By the way — on that same issue — it is worth noting that JP Morgan has recently announced that it will start issuing its own stable JP Coin pegged to the US$. It will be used initially for internal operations but the way forward here is clear. When large financial institutions get involved, then any third party risk related to the issuer of the pegged-coin (such as this third party solvency) can be at least mitigated and properly rated, even more so if the counterparty of your fiat-pegged-coin is JP Morgan or Goldman Sachs instead of any small start-up. This is certainly important to allow the investment of institutional moneys.

4.3. Repayment of principal (Redemption at maturity) and interest payments

All the interest payments, as well as the redemption of the BB1 tokens at maturity, will be made exclusively in XLM. This means that the euro sum due will be converted at the moment of payment into the corresponding quantity of XLM which will be transferred to the wallet of the investor. The investor therefore bears the same exchange rate risk described under 4.1 above until XLM are again converted into fiat.

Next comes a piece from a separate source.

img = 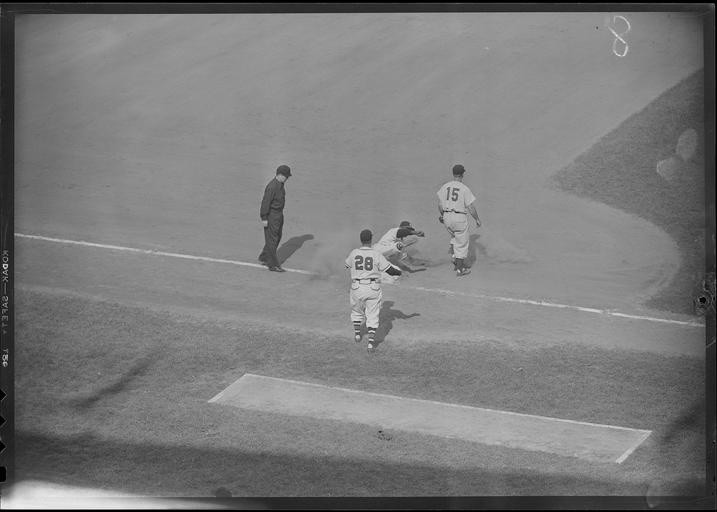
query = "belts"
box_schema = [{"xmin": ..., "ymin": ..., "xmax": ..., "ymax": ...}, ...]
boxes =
[{"xmin": 355, "ymin": 278, "xmax": 378, "ymax": 282}]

An alternative mechanism to the repayment in XLM of principal and interest is not indicated by Bitbond. Also it is not clear why EURT will not be used in this case to repay interest and principal. My point is that XLM is not exactly the US$. What if in a few years it does not exist anymore? At least a general purpose clause to establish an alternative payment mechanism in fiat currencies or a fiat-pegged-coin could have been inserted.

There is another risk to consider though which is not so apparent. XLM market capitalization at the date of writing is a mere 1,6bn US$ equivalent, not exactly in the league with BTC (67bn US$). Therefore price manipulations cannot be excluded. If the XLM price is artificially inflated ahead of key payment or redemption dates, less XLM will be paid out to the investor who bears the exchange rate risk until XLM are converted into fiat.

In addition, the investor cannot be guaranteed adequate XLM liquidity and its convertibility into BTC/ETH or fiat. In other words the investor carries an “exit” risk with such cryptocurrency. This is important.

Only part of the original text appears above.